Why a function instead of an object?

I'd expect tokenizers to implement an interface like

class Tokenizer: def tokenize(input, encoding=None): def tokenize_with_offsets(input, encoding=None):

where any additional kwargs and tokenizer-specific configuration options are passed to the constructor, so it's easy to pass these objects around without all call sites having to also know what options to pass to tokenizers.

Yeah; a valid question. Two main reasons:

Many tokenizers past what are proposed here require a trained model and are not fit to be surfaced as ops. The expectation is that these conventions would apply to more than just ops, but also TF Hub modules and TF Serving models as well.

While a majority of tokenizers could fit with the interface and having a constructor for initialization, I did not want to limit possible future methods. For example, a multilingual tokenizer might allow for a language_hint as an argument for tokenization, or you may want to pass different lookup tables to a wordpiece tokenizer depending on the language.

I am just bothered that if you're using these tokenizers in eager mode you'll need to keep passing initialization arguments again and again on every iteration. You can always make a free function a method by using a wrapper empty class, but you cannot in general go the other way without wasting work.

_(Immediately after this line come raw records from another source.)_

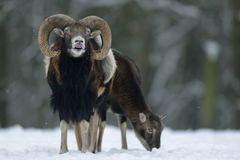 Mouflon male in the winter Royalty Free Stock Photography
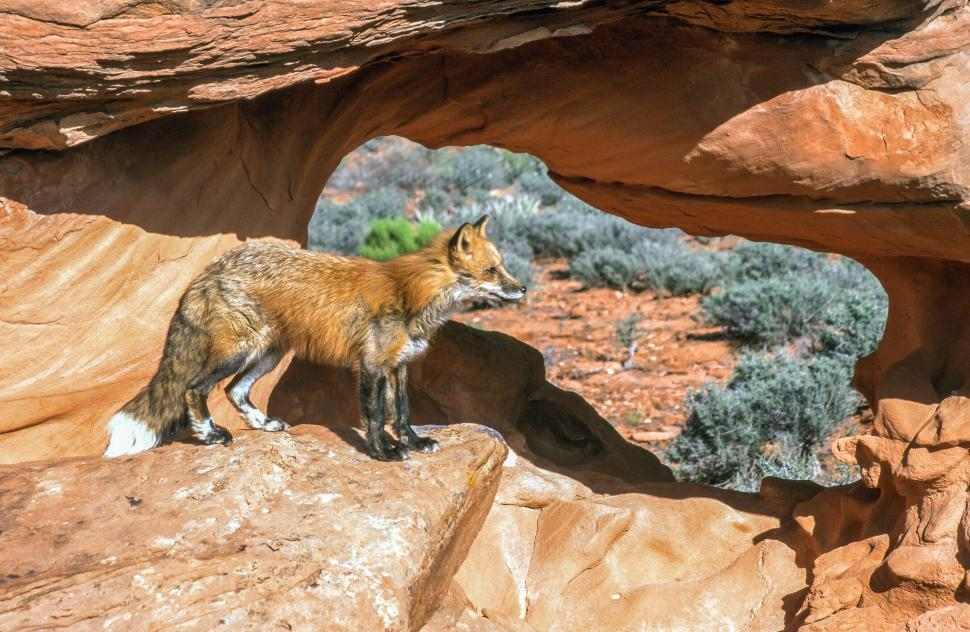 Download Free Stock Photo of One fox on rocks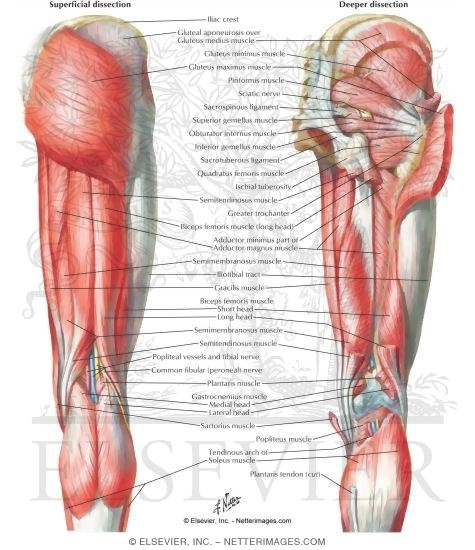 of back of hip and thigh muscles of hip and thigh: posterior views, Human body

I have the same concern even in graph mode, where one may want to tokenize string inputs in multiple ops using essentially the same tokenizer. If a tokenizer depends on expensive initialization or external file resources (e.g. a look up table; or a lexicon), we would end up initializing/loading resources/allocating memory O(# ops) times instead of O(1).

I've been discussing this subject offline as well and will update the RFC to include an interface.

alextp · 2019-05-01T15:00:31Z

I am just bothered that if you're using these tokenizers in eager mode you'll need to keep passing initialization arguments again and again on every iteration. You can always make a free function a method by using a wrapper empty class, but you cannot in general go the other way without wasting work.

…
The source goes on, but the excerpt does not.